Monday, October 6, 2014


Hip hip hooray!  October finally arrived.  It's the gateway to cooler weather ahead.  We just need to make it through this last furnace blast and we'll be into excellent gardening weather.  Seedlings for the winter vegetable bed are coming along; but I may supplement the beds with nursery bought plants to fill in the bare spots.  Lettuce, beets, carrots, broccoli, and cauliflower are sprouting. It will be nice when they don't need constant moisture supplied by the garden hose.  Pray for rain.

Granny Smith - store bought & garden grown.
Granny Smiths are still being harvested to bake in tarts, muffins, apple sauce, and pies.  How are store bought apples so perfect?  I understand the glossiness from the wax; but why is the stem end perfect.  There is a scab of sorts that develops on the stem end of the apple.  How does it develop?  It doesn't effect the taste.  It doesn't effect me.  Just a curiosity I have.

Since publishing this post, I have found out that the "scab" is called russeting and is caused by humidity as the apple develops.  The example in the image above is an excellent example of very low humidity russeting since California is in the midst of an historic drought.  Chemical supplements can be applied to have apples of more consistent size with a pleasing appearance.  I found this interesting post regarding russeting.  UC Davis also has an interesting explanation of russeting on apples.  Scroll down to page 4 and read the article regarding russeting.  Irrigation after the petals fall and there after seems to be important in avoiding russeting. This is similar to cracking in tomatoes when soil is allowed to dry out then water is applied.  The plant sucks up the moisture and as a result, stretch marks are created. 

All the fruit trees and berries have been fertilized and given a layer of compost to tuck them in for the winter whenever it arrives.  The apples are the only fruit left.  Once the leaves start to drop, I'll have a better view of the limbs to enable some pruning before Farmer MacGregor applies the dormant spray.  Until then, we're still dreaming about some cold, wet weather.


dorothy said...

I can imagine that your home grown apples taste better than store bought.
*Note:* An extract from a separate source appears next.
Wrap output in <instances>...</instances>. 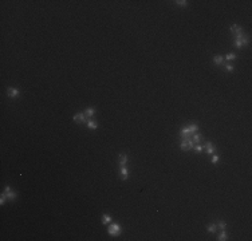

I wouldn't even worry about those slight imperfections! And you don't have to worry about those pesticides that they spray on apples.

David said...

Maybelline, the season here has already brought cooler temperatures and with it major leaf drop from the trees. We have been flirting with frost for about a week now and October 15th is our normal first frost date for my area. All garden harvesting is pretty much done here in Nebraska. I have a few potatoes to harvest and that will finish up the harvesting for this year. The planning for next year will start in a couple months and the seed starting will start in February. In the mean time enjoyment of the holidays is on the schedule.

Have a great seed starting and garden planting day.

Steve said...

Good question about the apples; I'm curious also. We
re just applying manure and are a bit behind you this year. Starts are up though and will be planted soon.

Donna said...

We're enjoying this cooler weather, too!
Interesting apple report. I wish I had an apple tree.